We address this limitation of existing Wasm compilers by implementing a new, custom MLIR-based (Multi-Level Intermediate Representation) compiler pipeline, which can be easily extended to support different source language front-ends, as well as new Wsm high-level features.

MLIR is a compiler infrastructure that has multiple IRs at different levels of abstraction called dialects. We propose a new WebAssembly dialect in MLIR, lifting Wasm from being a LLVM target to being a part of the MLIR ecosystem. Implementing a new Wasm feature would require a developer to simply identify a dialect that expresses the proposed feature at the required level of abstraction, and then provide a simple lowering pass to our Wasm dialect without the need for complicated reconstruction.

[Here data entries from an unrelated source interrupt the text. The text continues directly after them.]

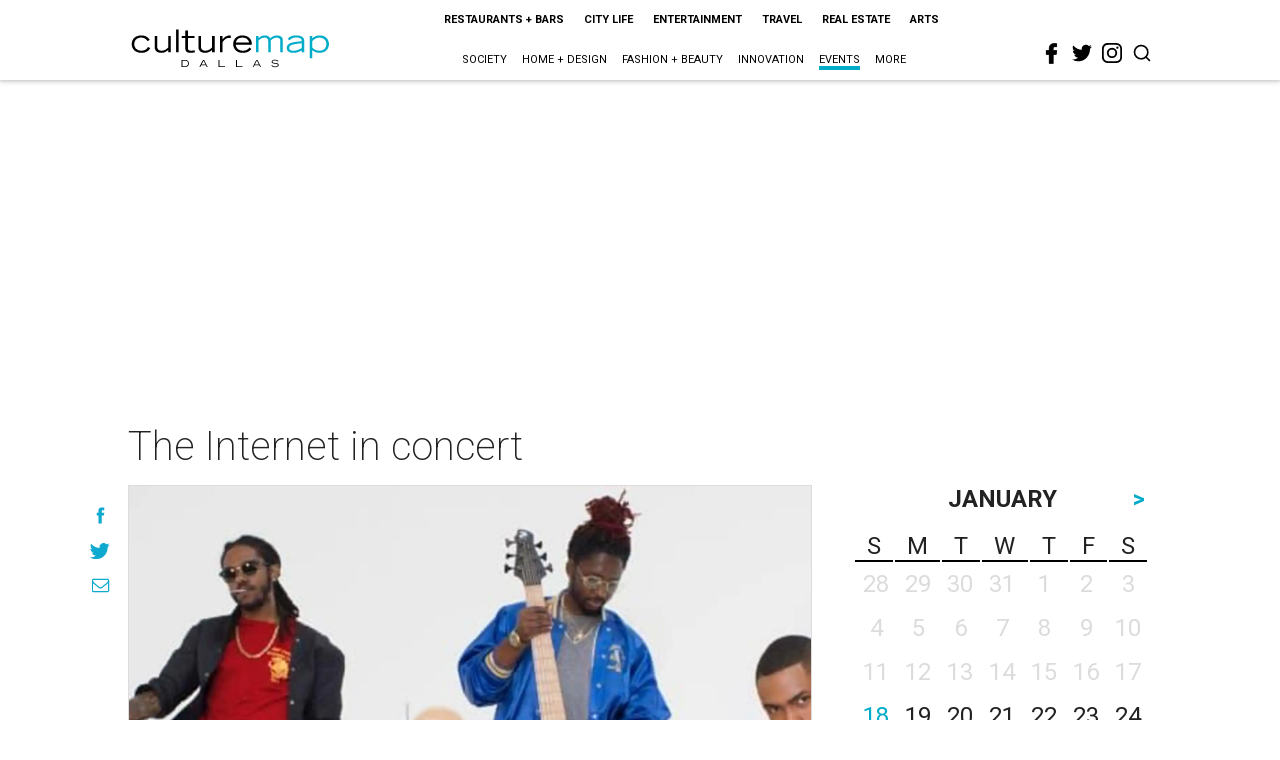

--- FILE ---
content_type: text/html; charset=utf-8
request_url: https://www.google.com/recaptcha/api2/aframe
body_size: 269
content:
<!DOCTYPE HTML><html><head><meta http-equiv="content-type" content="text/html; charset=UTF-8"></head><body><script nonce="DNlqCOkOhEihMuDU-PG8SQ">/** Anti-fraud and anti-abuse applications only. See google.com/recaptcha */ try{var clients={'sodar':'https://pagead2.googlesyndication.com/pagead/sodar?'};window.addEventListener("message",function(a){try{if(a.source===window.parent){var b=JSON.parse(a.data);var c=clients[b['id']];if(c){var d=document.createElement('img');d.src=c+b['params']+'&rc='+(localStorage.getItem("rc::a")?sessionStorage.getItem("rc::b"):"");window.document.body.appendChild(d);sessionStorage.setItem("rc::e",parseInt(sessionStorage.getItem("rc::e")||0)+1);localStorage.setItem("rc::h",'1768752052962');}}}catch(b){}});window.parent.postMessage("_grecaptcha_ready", "*");}catch(b){}</script></body></html>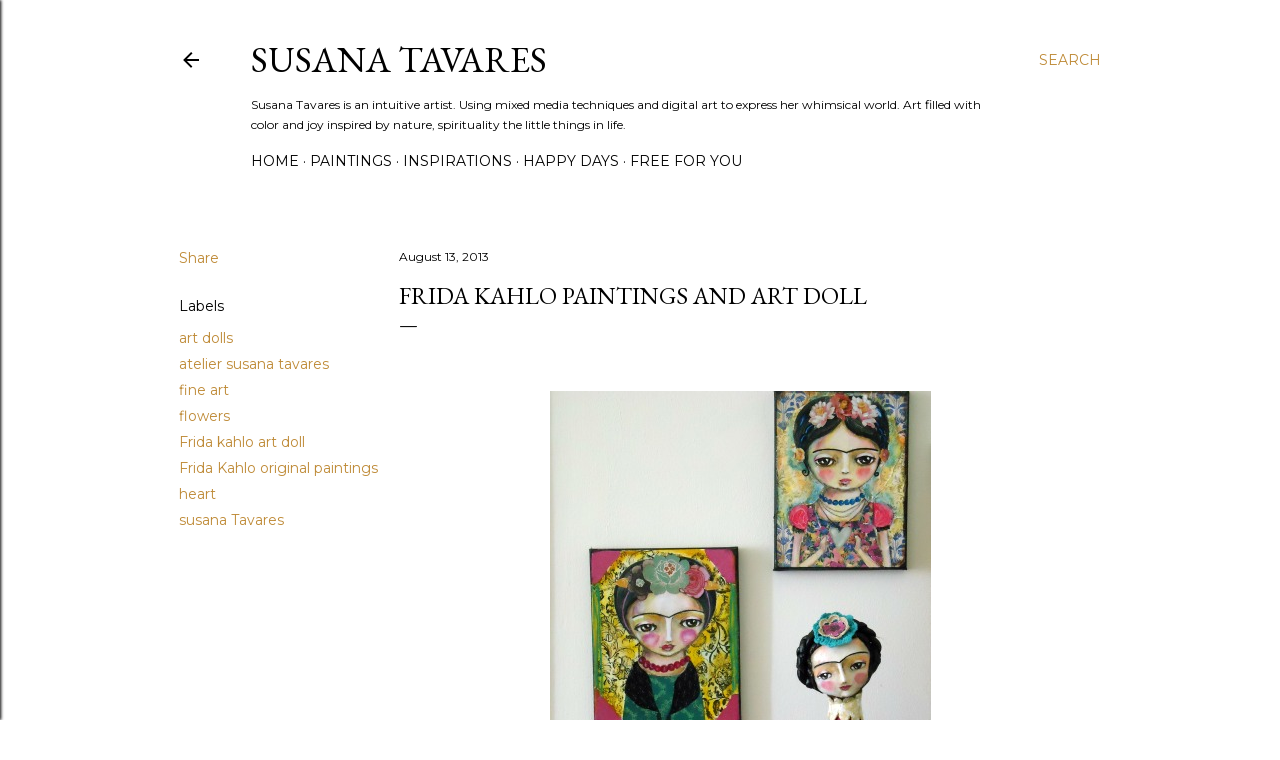

--- FILE ---
content_type: text/javascript;charset=UTF-8
request_url: https://www.etsy.com/etsy_mini.js
body_size: 1273
content:
(()=>{"use strict";window.EtsyNameSpace="undefined"===typeof window.EtsyNameSpace?{}:window.EtsyNameSpace;window.EtsyNameSpace.Mini=function(t,i,e,s,h,o,r){this.id=t;this.itemSource=i;this.itemSize=e;this.rows=s;this.columns=h;this.idList=o;this.ref="undefined"===typeof r?"":r};window.EtsyNameSpace.Mini.prototype={getHeight(){return window.EtsyNameSpace.Mini.config.style[this.itemSize].height*this.rows+("list"===this.itemSource||"storque"===this.itemSource||"storque_shop"===this.itemSource?30:80)},getWidth(){return window.EtsyNameSpace.Mini.config.style[this.itemSize].width*this.columns},getFlashDimensions(){let t,i,e;const s=window.cols;const h=window.rows;if("gallery"===this.itemSize){i=184;t=184;e={width:i*s-14,height:t*h-6}}else{i=94;t=94;e={width:i*s-2,height:t*h-2}}return e},getFrameSource(){let t=/\.etsy\.com$/.test(document.location.host)?document.location.host:"www.etsy.com";"community.etsy.com"!==t&&"team.etsy.com"!==t||(t="www.etsy.com");return`http://${t}/${window.EtsyNameSpace.Mini.config.baseUrl}?`+`item_source=${this.itemSource}&item_size=${this.itemSize}&item_rows=${this.rows}&item_columns=${this.columns}&ref=${this.ref}${"favorites"===this.itemSource||"shop"===this.itemSource||"storque_shop"===this.itemSource?`&user_id=${this.id}`:""}${"list"===this.itemSource||"storque"===this.itemSource?`&id_list=${this.idList.join()}`:""}${"guide"===this.itemSource?`&guide_id=${this.id}`:""}`},renderIframe(){let t="";"shop"!==this.itemSource?t+=`<iframe ALLOWTRANSPARENCY=true style="width: ${this.getWidth()}px; `+`height: ${this.getHeight()}px;" `+`src="${this.getFrameSource()}" scrolling="no" frameborder="0">`+`</iframe>`:t=this.getNewIframeData();document.write(t)},getNewIframeData(){const t=`${"https://www.etsy.com/mini.php"+"?user_id="}${this.id}&image_type=${this.itemSize}&rows=${this.rows}&columns=${this.columns}&featured=false`+`&old_mini=true`+`&actual_url=${encodeURIComponent(parent.location.href)}`;const i=this.getNewHeight();const e=this.getNewWidth();return`<iframe frameborder="0" src="${t}" width=${e} height=${i}></iframe>`},getNewHeight(){const t=80;return this.isGallery()?t+this.rows*window.EtsyNameSpace.Mini.config.gallery_height:t+this.rows*window.EtsyNameSpace.Mini.config.thumbnail_height},getNewWidth(){return this.isGallery()?this.columns*window.EtsyNameSpace.Mini.config.gallery_height:this.columns*window.EtsyNameSpace.Mini.config.thumbnail_height},isGallery(){return"gallery"===this.itemSize}};window.EtsyNameSpace.Mini.config={style:{thumbnail:{height:93,width:98},gallery:{height:180,width:184}},gallery_height:190,thumbnail_height:94,baseUrl:"etsy_mini_both.php"}})();
//# sourceMappingURL=https://www.etsy.com/sourcemaps/evergreenVendor/en-US/etsy_mini.79263b12b07d117ecdeb.js.map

For example, the standard MLIR structured control flow (scf) dialect can richly express high-level Wasm control flow, removing the need for a Relooper-like algorithm. Similarly, lowering dialects with non-local control flow, like continuations, could be done easily using stack-switching constructs—which are nontrivial to generate from LLVM IR. While MLIR already supports compiling to Wasm through the LLVM backend, supporting a native Wasm dialect is more extensible and maintainable, making it well-suited for the evolving nature of Wasm. We anticipate that this approach will benefit a wide range of languages targeting MLIR.